_Directions for this task_
Please return each line in the rows below that contains the string "options".

##### Source records #####

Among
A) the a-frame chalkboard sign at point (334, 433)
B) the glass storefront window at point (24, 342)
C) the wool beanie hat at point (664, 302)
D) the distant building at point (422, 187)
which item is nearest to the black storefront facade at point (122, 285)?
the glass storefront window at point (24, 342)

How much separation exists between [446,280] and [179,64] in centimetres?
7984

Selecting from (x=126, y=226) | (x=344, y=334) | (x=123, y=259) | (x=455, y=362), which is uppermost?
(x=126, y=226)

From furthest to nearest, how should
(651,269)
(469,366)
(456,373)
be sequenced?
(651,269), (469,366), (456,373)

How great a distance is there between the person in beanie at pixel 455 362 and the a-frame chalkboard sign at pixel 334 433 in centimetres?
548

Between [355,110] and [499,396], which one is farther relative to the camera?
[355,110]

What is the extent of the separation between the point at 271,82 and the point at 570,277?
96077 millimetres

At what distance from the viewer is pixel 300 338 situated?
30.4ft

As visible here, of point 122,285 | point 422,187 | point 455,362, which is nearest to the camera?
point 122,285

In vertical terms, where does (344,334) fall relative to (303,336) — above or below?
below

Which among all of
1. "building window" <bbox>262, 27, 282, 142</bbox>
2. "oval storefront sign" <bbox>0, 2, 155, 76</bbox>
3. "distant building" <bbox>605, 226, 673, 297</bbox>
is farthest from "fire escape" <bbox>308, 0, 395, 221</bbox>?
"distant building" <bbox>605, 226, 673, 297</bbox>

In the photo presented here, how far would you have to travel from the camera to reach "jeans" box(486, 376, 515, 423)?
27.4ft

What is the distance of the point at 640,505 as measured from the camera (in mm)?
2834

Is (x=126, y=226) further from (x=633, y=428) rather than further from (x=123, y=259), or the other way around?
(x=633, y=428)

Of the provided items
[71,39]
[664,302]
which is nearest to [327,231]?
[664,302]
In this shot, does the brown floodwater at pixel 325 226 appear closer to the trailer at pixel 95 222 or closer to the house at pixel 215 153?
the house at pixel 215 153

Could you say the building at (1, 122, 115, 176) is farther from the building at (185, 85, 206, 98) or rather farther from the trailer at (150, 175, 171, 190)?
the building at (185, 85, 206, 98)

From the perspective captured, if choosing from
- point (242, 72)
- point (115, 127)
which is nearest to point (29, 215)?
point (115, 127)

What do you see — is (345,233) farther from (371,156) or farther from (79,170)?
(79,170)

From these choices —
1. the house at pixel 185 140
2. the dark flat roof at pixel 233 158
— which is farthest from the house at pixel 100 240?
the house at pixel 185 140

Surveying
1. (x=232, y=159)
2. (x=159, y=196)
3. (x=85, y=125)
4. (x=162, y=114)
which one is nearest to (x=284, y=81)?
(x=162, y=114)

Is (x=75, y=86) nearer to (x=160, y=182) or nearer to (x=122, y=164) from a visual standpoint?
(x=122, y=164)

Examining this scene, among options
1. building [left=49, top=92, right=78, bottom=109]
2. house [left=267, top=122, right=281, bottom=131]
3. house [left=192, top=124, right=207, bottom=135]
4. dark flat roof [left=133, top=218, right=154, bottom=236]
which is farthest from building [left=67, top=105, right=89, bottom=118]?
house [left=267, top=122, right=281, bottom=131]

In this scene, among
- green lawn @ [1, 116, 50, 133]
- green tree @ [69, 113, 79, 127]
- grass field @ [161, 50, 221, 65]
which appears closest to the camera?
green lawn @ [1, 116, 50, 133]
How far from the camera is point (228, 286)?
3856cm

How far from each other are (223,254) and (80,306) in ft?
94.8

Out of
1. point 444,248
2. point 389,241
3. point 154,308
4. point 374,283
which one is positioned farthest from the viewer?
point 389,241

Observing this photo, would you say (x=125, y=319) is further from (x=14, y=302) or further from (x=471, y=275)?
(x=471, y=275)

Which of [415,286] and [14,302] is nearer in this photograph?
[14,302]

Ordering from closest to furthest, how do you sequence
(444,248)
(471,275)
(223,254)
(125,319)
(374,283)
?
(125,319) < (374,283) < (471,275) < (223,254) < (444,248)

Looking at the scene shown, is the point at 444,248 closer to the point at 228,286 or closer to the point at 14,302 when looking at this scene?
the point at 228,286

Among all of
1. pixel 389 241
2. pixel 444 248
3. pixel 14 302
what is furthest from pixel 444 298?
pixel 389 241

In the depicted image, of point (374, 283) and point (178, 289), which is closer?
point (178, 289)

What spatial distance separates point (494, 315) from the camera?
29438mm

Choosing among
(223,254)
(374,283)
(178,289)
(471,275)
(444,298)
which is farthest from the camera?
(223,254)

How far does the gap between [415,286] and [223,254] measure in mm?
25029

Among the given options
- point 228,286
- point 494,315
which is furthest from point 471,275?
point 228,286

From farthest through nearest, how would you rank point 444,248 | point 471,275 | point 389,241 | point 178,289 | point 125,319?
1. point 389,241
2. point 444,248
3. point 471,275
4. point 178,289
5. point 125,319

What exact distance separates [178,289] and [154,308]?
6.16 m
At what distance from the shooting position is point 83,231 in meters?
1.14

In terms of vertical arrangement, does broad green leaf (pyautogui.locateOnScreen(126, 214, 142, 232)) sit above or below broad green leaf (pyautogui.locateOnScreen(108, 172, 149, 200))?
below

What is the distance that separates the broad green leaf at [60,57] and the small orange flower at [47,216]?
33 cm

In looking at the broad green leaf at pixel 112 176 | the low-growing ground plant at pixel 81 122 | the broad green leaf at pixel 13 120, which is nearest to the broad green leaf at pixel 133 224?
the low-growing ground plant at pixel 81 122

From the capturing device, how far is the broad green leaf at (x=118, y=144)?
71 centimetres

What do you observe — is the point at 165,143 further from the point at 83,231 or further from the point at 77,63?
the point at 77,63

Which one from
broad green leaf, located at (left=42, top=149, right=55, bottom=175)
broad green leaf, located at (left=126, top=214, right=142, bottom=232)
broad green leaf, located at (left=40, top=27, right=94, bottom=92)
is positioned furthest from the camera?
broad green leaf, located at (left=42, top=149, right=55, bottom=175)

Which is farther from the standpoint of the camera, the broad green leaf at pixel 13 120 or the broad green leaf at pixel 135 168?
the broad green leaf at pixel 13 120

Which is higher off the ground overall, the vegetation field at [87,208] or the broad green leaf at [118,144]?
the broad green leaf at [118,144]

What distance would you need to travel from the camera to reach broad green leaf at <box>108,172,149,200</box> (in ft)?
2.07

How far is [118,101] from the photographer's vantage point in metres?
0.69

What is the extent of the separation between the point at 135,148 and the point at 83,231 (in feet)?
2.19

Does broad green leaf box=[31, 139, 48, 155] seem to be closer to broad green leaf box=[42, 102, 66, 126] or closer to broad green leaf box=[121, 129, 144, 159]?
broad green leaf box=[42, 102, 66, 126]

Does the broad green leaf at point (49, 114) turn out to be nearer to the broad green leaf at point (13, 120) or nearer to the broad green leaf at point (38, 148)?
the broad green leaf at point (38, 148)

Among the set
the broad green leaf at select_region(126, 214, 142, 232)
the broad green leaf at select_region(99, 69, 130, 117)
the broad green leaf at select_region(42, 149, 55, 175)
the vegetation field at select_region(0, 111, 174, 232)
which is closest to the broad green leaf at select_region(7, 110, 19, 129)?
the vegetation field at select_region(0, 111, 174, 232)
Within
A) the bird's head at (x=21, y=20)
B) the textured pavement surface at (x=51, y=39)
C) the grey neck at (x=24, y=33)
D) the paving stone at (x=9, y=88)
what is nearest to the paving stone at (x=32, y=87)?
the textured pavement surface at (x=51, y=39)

#####
##### Source records #####

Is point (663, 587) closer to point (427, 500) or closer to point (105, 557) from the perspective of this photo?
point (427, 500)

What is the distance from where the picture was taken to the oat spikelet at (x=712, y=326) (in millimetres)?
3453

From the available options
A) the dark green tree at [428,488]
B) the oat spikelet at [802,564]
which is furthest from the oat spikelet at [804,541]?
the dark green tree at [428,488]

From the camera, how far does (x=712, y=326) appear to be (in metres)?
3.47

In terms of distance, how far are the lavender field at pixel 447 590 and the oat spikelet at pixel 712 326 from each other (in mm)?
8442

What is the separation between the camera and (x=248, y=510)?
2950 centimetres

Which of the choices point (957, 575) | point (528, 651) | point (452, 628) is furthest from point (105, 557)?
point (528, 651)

#####
##### Source records #####

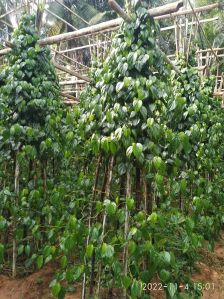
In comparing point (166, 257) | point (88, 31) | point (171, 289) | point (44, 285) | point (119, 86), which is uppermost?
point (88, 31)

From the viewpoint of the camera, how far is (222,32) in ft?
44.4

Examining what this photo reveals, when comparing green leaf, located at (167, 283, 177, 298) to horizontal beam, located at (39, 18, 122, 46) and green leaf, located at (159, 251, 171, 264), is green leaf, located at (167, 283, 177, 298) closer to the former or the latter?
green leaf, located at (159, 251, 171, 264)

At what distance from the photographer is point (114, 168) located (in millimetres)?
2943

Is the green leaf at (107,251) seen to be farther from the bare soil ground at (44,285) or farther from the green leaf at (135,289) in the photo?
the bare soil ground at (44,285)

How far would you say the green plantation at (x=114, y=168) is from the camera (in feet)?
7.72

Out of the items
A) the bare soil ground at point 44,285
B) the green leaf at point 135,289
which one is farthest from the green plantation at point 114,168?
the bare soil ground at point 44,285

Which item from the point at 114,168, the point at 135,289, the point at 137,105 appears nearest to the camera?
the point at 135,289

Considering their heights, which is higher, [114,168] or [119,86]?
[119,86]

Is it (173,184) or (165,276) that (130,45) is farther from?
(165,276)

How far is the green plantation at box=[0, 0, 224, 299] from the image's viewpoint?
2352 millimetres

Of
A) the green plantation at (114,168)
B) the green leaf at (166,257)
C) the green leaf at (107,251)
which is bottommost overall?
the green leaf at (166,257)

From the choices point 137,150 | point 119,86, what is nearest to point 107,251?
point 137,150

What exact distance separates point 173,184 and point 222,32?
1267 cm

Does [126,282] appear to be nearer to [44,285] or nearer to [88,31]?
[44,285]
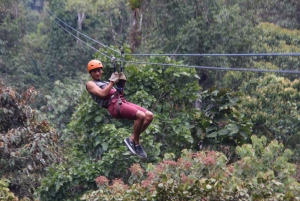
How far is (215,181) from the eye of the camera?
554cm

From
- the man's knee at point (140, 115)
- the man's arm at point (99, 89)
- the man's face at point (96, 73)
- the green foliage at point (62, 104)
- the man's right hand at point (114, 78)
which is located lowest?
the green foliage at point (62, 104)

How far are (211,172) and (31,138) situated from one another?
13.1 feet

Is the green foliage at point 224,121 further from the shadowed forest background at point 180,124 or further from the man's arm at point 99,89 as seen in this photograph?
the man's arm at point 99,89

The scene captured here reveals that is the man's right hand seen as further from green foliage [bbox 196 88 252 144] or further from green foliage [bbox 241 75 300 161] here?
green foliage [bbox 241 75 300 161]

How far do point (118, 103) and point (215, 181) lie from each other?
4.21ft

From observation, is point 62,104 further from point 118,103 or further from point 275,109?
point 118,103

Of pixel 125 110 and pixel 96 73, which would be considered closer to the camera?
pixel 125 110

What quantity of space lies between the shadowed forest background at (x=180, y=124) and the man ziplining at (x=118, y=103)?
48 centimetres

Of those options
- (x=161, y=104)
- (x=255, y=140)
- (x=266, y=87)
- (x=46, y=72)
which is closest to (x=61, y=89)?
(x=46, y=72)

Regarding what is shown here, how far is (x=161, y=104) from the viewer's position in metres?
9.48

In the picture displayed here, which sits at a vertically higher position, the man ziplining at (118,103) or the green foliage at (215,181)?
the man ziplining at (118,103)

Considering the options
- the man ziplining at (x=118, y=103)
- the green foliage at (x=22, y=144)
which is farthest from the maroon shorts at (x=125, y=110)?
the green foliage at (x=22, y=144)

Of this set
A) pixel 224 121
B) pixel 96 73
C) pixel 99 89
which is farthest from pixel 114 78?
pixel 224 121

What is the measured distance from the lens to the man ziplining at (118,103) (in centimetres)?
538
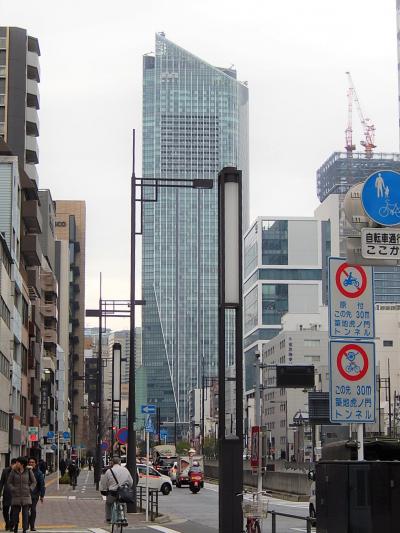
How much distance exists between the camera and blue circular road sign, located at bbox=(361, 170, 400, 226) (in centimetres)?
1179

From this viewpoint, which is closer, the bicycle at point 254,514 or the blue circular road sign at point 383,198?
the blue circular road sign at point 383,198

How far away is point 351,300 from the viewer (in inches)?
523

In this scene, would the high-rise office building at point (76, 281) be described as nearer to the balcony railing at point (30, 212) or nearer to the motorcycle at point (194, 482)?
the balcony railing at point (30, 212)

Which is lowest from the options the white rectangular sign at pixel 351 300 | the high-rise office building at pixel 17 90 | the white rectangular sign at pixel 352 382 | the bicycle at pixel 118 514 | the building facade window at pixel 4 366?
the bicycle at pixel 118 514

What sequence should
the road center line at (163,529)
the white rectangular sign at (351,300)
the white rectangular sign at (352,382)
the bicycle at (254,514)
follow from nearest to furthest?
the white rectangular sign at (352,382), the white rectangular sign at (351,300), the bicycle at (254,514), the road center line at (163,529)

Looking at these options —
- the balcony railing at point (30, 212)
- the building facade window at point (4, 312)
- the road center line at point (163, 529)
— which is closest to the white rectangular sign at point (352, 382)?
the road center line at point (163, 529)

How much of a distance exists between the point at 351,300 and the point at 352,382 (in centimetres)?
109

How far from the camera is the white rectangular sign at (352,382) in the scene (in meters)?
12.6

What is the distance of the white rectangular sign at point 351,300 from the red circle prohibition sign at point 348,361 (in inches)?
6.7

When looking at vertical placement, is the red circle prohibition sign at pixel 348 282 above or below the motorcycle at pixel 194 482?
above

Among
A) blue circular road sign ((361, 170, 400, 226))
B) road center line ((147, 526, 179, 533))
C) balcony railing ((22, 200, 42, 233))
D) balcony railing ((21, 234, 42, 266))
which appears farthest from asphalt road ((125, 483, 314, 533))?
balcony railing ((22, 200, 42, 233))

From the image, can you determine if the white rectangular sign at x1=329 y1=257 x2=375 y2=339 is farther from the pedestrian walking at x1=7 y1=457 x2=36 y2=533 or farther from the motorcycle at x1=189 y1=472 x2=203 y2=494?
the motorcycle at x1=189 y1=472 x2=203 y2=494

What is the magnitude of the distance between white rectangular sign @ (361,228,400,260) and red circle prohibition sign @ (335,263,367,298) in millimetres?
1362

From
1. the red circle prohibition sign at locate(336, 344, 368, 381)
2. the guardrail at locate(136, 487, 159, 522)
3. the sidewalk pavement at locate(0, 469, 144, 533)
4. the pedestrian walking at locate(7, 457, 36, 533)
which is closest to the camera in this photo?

#####

_The solution_
Examining this scene, among options
Among the given options
From the available options
Of those options
Considering the options
Which is lowest from the options the white rectangular sign at pixel 351 300 | the high-rise office building at pixel 17 90 | the white rectangular sign at pixel 352 382 | the bicycle at pixel 118 514 | the building facade window at pixel 4 366?
Looking at these options —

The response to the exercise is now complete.